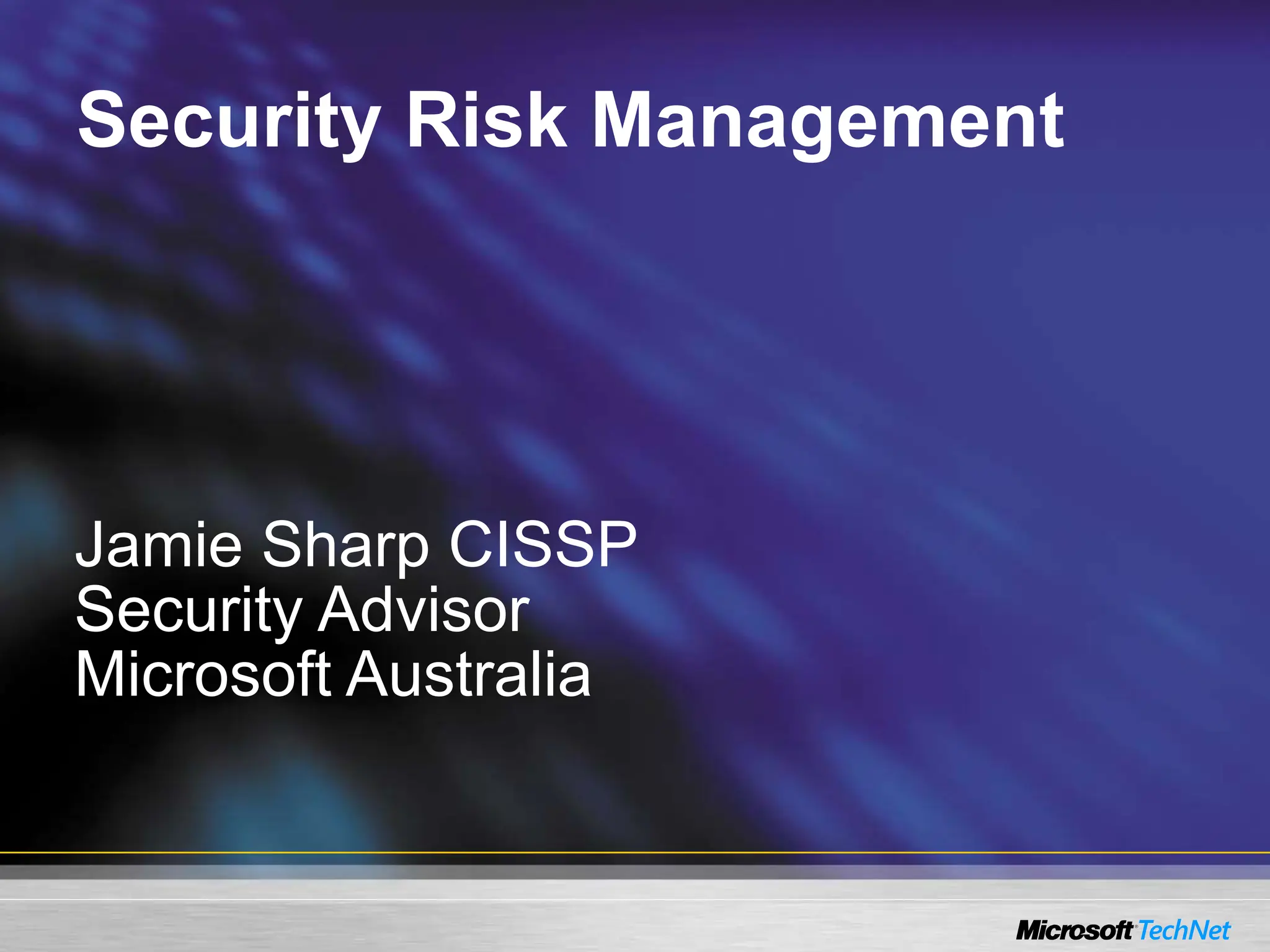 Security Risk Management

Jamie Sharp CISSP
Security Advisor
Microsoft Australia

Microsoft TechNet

--------------------------------

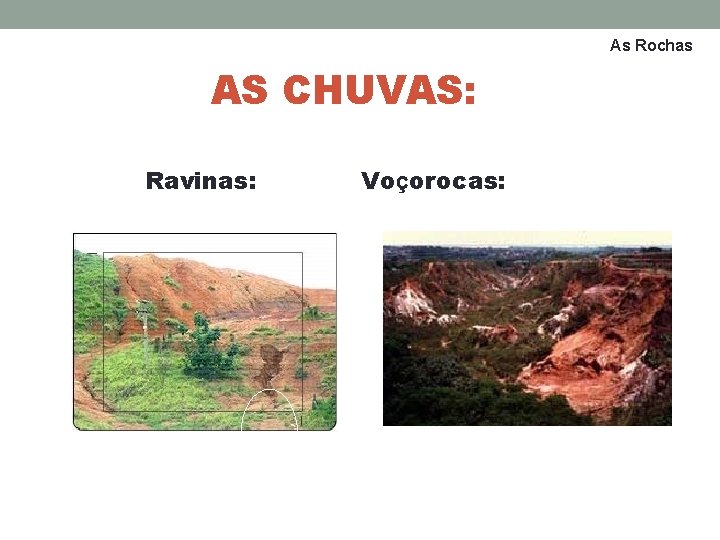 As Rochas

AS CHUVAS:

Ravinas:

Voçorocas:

--------------------------------

Please copy every line of the material that contains the word "Microsoft".

Microsoft Australia
Microsoft TechNet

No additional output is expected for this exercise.